Das Rätsel Warhol
Zum dreißigsten Todestag von Andy WarholDas Rätsel Warhol
Vor dreißig Jahren, am 22. Februar 1987, starb ANDY WARHOL, der berühmteste Vertreter der Pop Art. Hinterlassen hat er uns eine widersprüchliche Biographie, unvergessliche Werke und eine zentrale Frage: Wie kann eine so dezidiert oberflächliche Kunst aus einer tiefreligiösen Seele kommen?

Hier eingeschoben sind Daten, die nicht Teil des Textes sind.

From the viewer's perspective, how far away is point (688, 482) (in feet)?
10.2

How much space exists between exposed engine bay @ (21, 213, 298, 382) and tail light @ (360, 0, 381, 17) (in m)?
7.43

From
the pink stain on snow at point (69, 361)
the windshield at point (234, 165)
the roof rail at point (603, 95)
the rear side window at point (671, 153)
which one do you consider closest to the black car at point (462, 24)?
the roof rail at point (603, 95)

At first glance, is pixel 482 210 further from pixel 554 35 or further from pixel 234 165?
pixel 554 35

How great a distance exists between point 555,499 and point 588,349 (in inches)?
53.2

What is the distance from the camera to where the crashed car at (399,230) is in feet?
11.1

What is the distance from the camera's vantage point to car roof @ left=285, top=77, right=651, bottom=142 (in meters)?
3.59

„Im Augenblick seines Todes, der ihn im Alter von 59 Jahren ereilte, am 22. Februar 1987, war Andy Warhol für viele kaum mehr als die Parodie eines Künstlers“, schrieb Jerry Saltz in der New York Times. „Man sah in ihm einen Parasiten der Gesellschaft, der auf dem Rücken jüngerer Künstler lebte. Ein verbrauchtes Individuum, zu exponiert und zum Mythos seiner selbst geworden, ein Night Club Künstler, der mit Liza Minelli herumzog und gegen Geld Porträts berühmter Menschen herstellte. Dann starb er, und plötzlich nahmen seine mondäne Erscheinung, die Fotos, Fernsehshows, Filme, Zeitschriften, ja sogar die Gemälde, die viele Menschen immer mit Misstrauen betrachtet hatten, Leben und Gestalt an. Ich frage mich: Wie kommt es, dass Warhol als Toter mehr respektiert wird als zu seinen Lebzeiten?“
Genau dreißig Jahre nach dem Tod des Pope of Pop kann man auf diese Frage verschiedene Antworten geben. Eine besteht darin, sich anzuschauen, was wenige Tage nach seinem Ableben im Trauergottesdienst für Warhol in der Saint Patrick’s Cathedral von New York geschah. Die Trauerrede hielt der Kritiker John Richardson, der nicht nur verriet, dass der Künstler regelmäßig als Freiwilliger bei einer Suppenküche mitgeholfen hatte, sondern auch, dass er griechisch-katholisch getauft war und bis ans Ende seiner Tage in die Kirche ging, zur Sonntagsmesse und auch unter der Woche, um zu beten. „Wer von euch ihn in einer Umgebung kennengelernt hat, die das genaue Gegenteil dieser Spiritualität war, der wird von dieser Facette Warhols überrascht sein“, sagte Richardson vor der in großer Zahl versammelten Prominenz. „Aber diese Facette gab es unbedingt – und sie ist der Schlüssel zum Geist dieses Künstlers.“
Viele sahen das Œuvre Warhols von da ab in neuem Licht. Durch sein Verwirrspiel hat er selbst zu dieser Fehleinschätzung beigetragen. „Nehmt Andy nicht beim Wort“, empfahl Richardson. Heute, nach dreißig Jahren, hat sich das, was so rätselhaft schien, immer noch nicht vollends aufgeklärt. Wie kann eine gewollt oberflächliche Kunst authentischer Ausdruck einer tiefreligiösen, um nicht zu sagen katholischen Seele sein?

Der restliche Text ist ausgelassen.